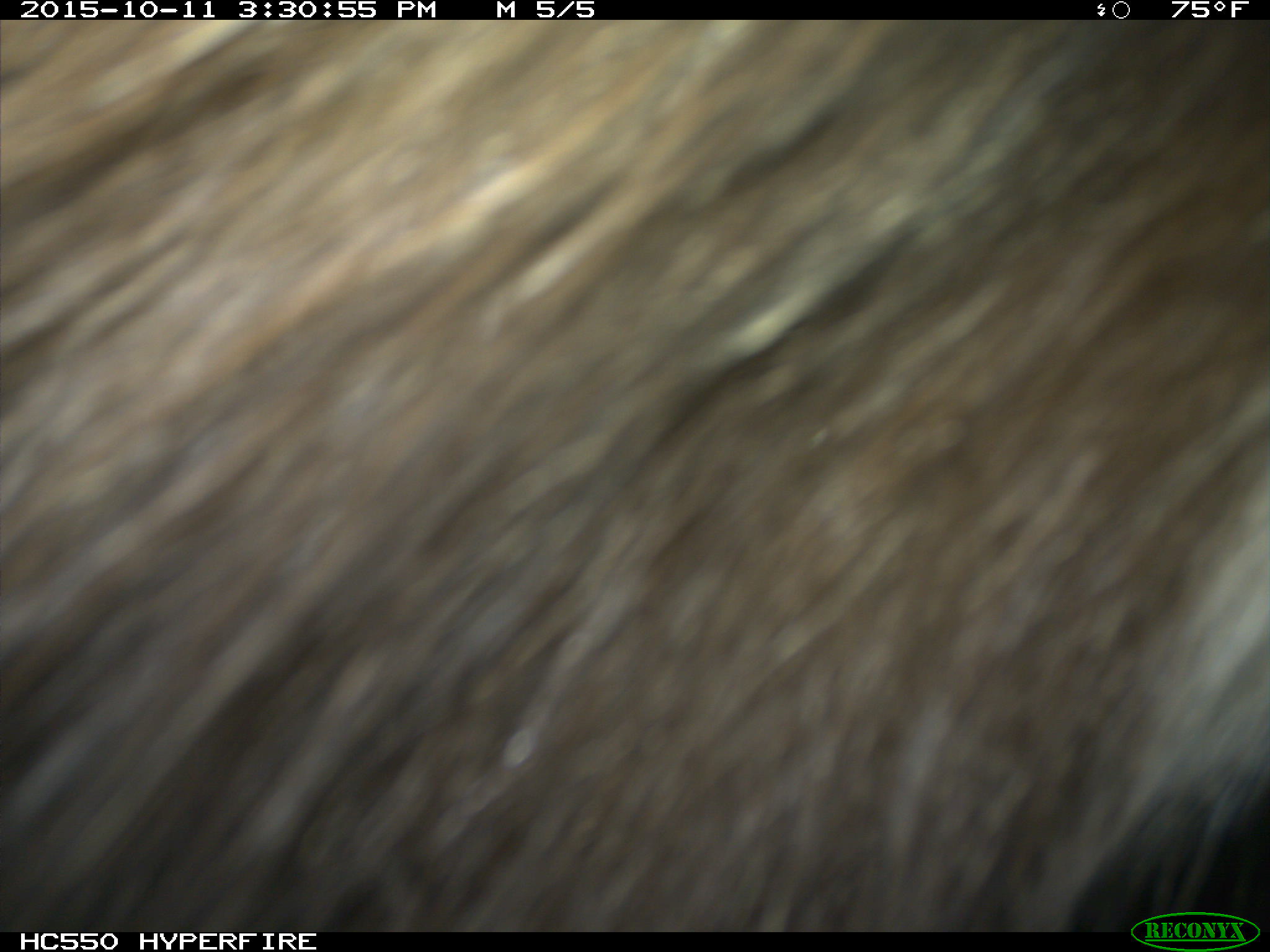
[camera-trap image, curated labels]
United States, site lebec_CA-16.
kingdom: Animalia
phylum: Chordata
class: Mammalia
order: Carnivora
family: Ursidae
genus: Ursus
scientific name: Ursus americanus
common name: american black bear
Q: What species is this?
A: Ursus americanus (american black bear).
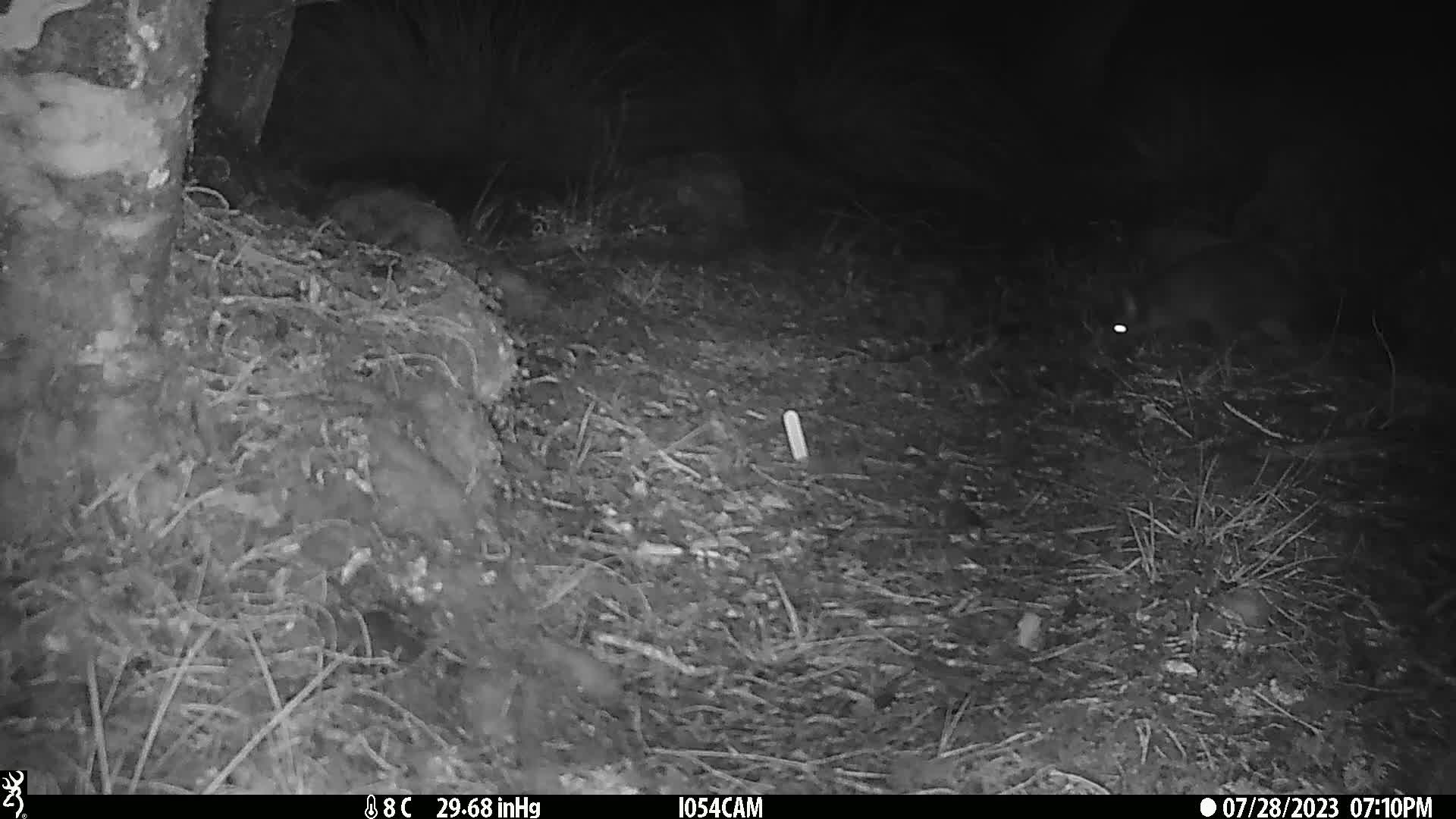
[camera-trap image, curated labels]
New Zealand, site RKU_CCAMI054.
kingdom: Animalia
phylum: Chordata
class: Mammalia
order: Diprotodontia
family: Phalangeridae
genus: Trichosurus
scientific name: Trichosurus vulpecula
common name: common brushtail possum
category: possum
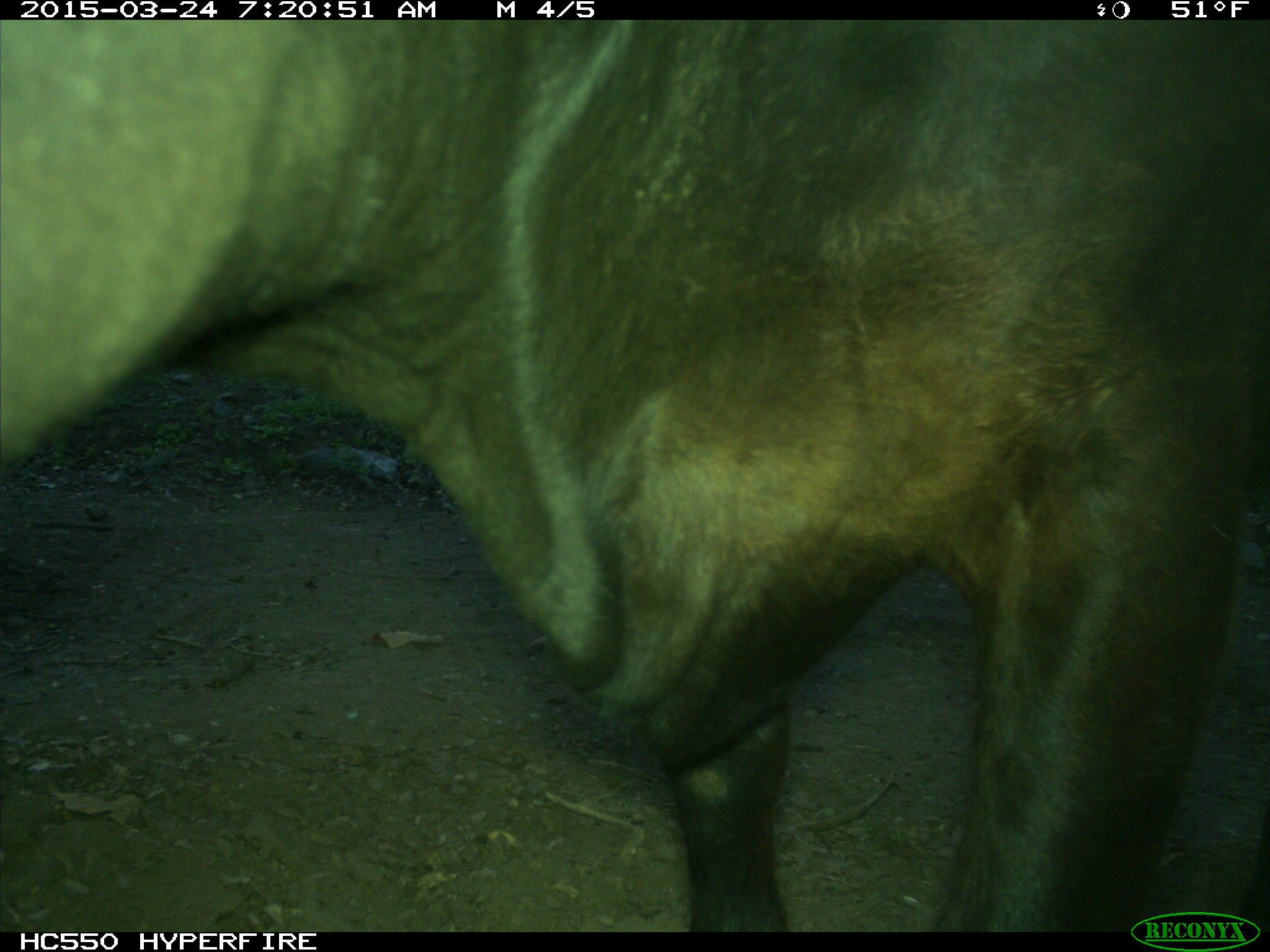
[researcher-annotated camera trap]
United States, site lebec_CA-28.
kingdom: Animalia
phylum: Chordata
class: Mammalia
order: Artiodactyla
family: Bovidae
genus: Bos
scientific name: Bos taurus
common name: domestic cow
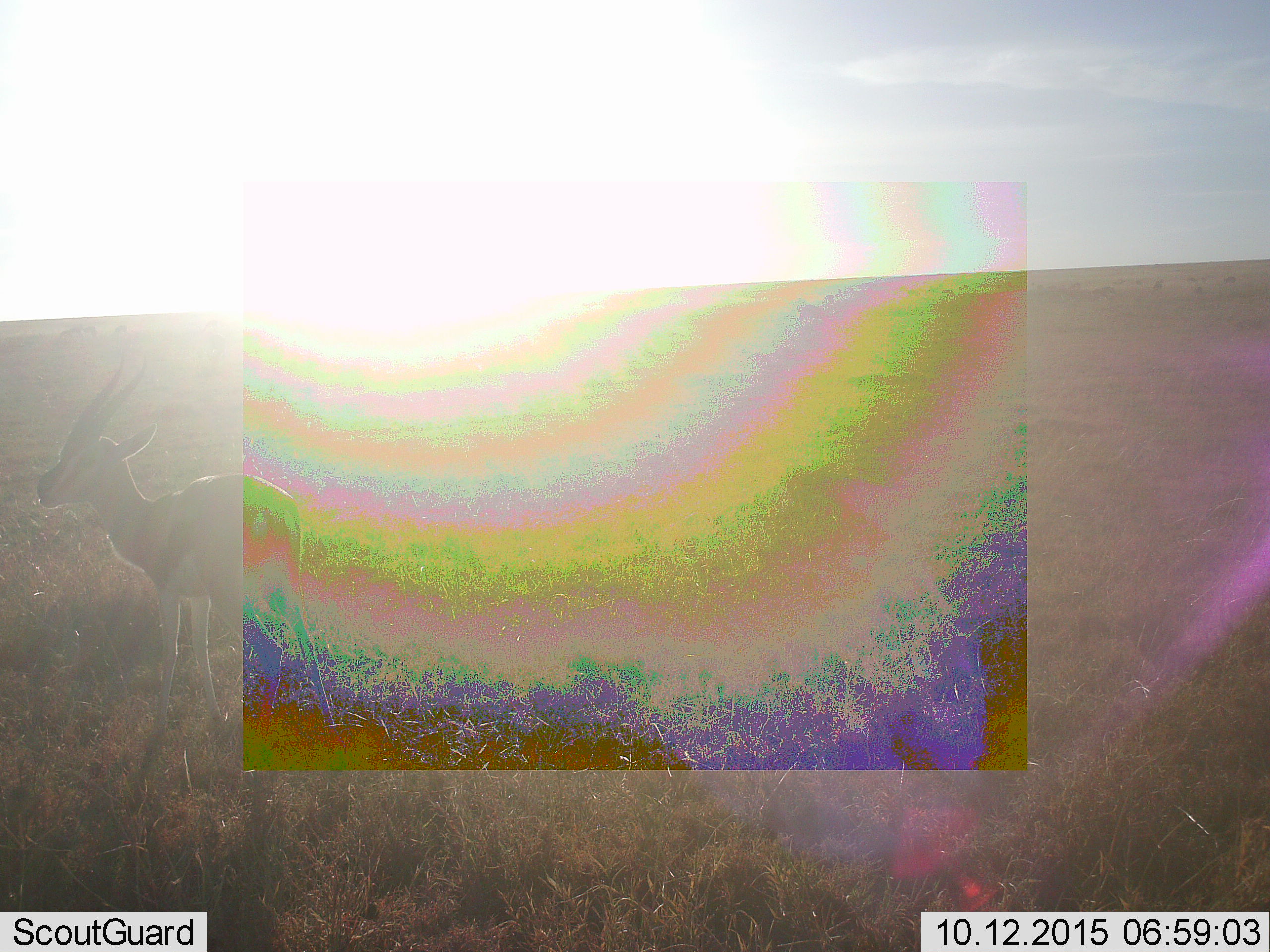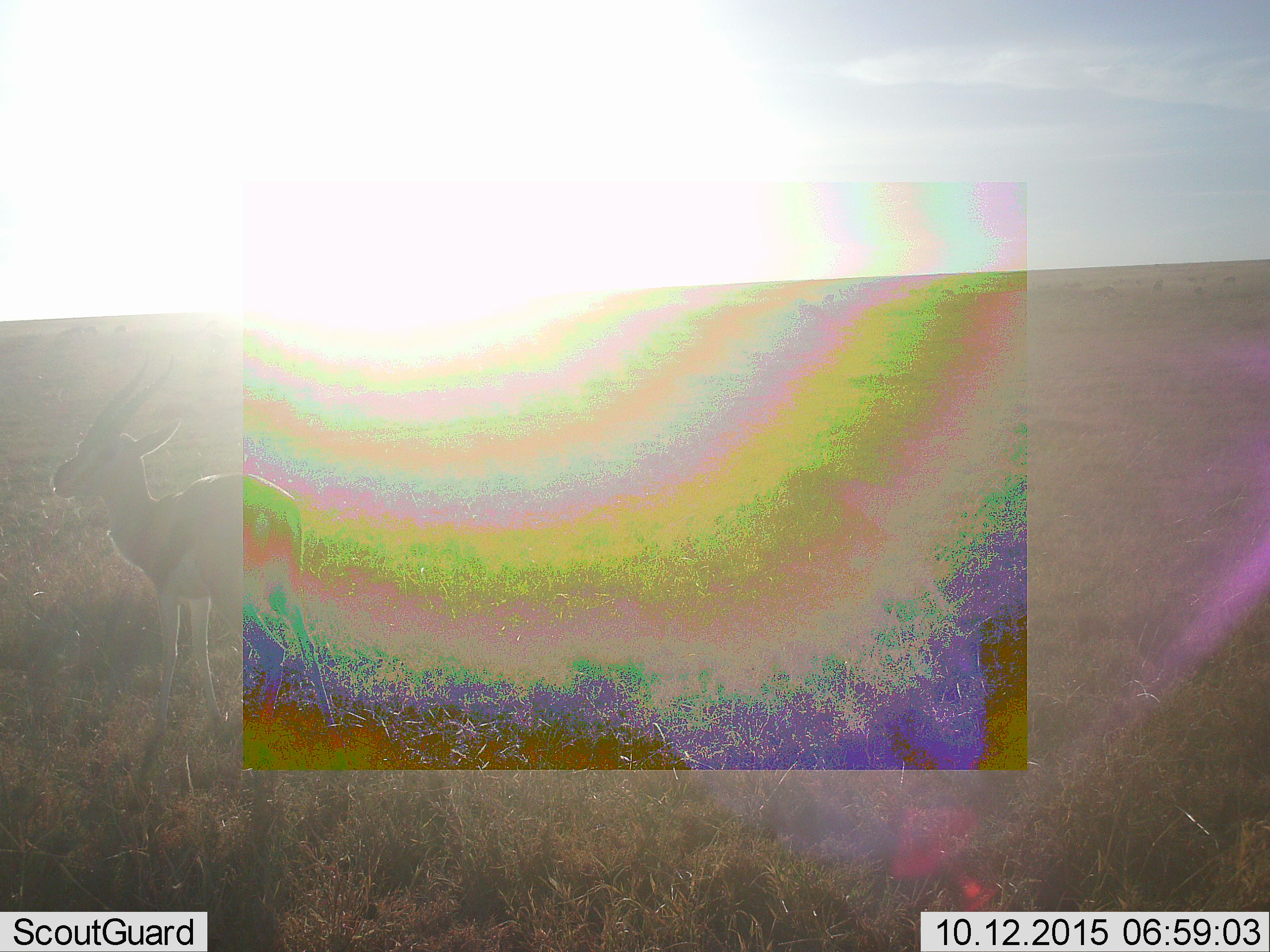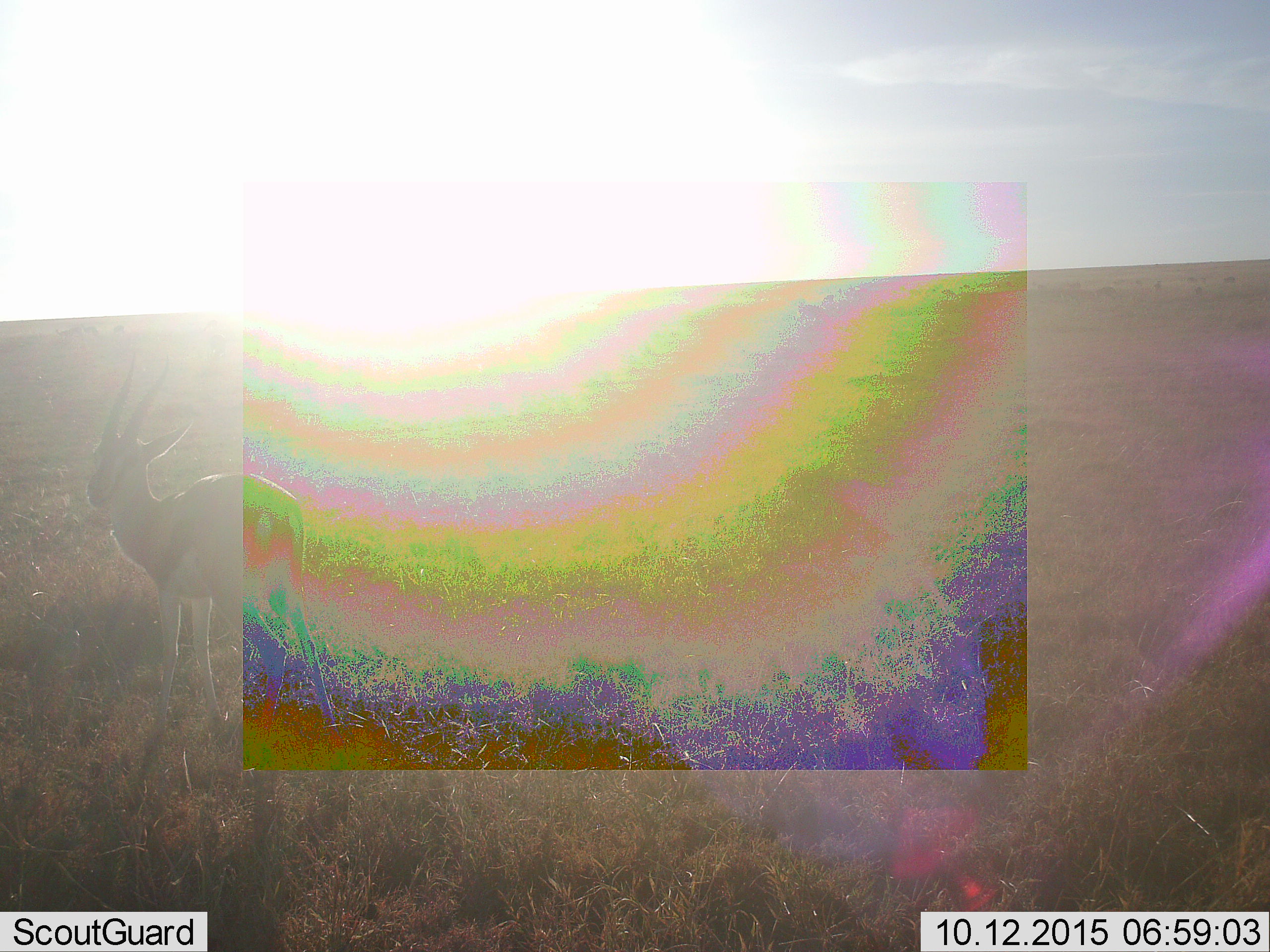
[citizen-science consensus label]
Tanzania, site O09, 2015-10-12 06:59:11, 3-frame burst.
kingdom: Animalia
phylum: Chordata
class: Mammalia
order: Artiodactyla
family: Bovidae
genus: Eudorcas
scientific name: Eudorcas thomsonii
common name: thomson's gazelle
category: gazellethomsons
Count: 1.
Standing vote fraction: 100%.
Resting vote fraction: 0%.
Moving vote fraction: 0%.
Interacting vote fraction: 0%.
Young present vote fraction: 0%.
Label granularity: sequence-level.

··········

Apart from the pictures, every line of the data above should be given again exactly.

> **Task response**:
[camera-trap image, curated labels]
United States, site lebec_CA-16.
kingdom: Animalia
phylum: Chordata
class: Mammalia
order: Carnivora
family: Ursidae
genus: Ursus
scientific name: Ursus americanus
common name: american black bear
Q: What species is this?
A: Ursus americanus (american black bear).
[camera-trap image, curated labels]
New Zealand, site RKU_CCAMI054.
kingdom: Animalia
phylum: Chordata
class: Mammalia
order: Diprotodontia
family: Phalangeridae
genus: Trichosurus
scientific name: Trichosurus vulpecula
common name: common brushtail possum
category: possum
[researcher-annotated camera trap]
United States, site lebec_CA-28.
kingdom: Animalia
phylum: Chordata
class: Mammalia
order: Artiodactyla
family: Bovidae
genus: Bos
scientific name: Bos taurus
common name: domestic cow
[citizen-science consensus label]
Tanzania, site O09, 2015-10-12 06:59:11, 3-frame burst.
kingdom: Animalia
phylum: Chordata
class: Mammalia
order: Artiodactyla
family: Bovidae
genus: Eudorcas
scientific name: Eudorcas thomsonii
common name: thomson's gazelle
category: gazellethomsons
Count: 1.
Standing vote fraction: 100%.
Resting vote fraction: 0%.
Moving vote fraction: 0%.
Interacting vote fraction: 0%.
Young present vote fraction: 0%.
Label granularity: sequence-level.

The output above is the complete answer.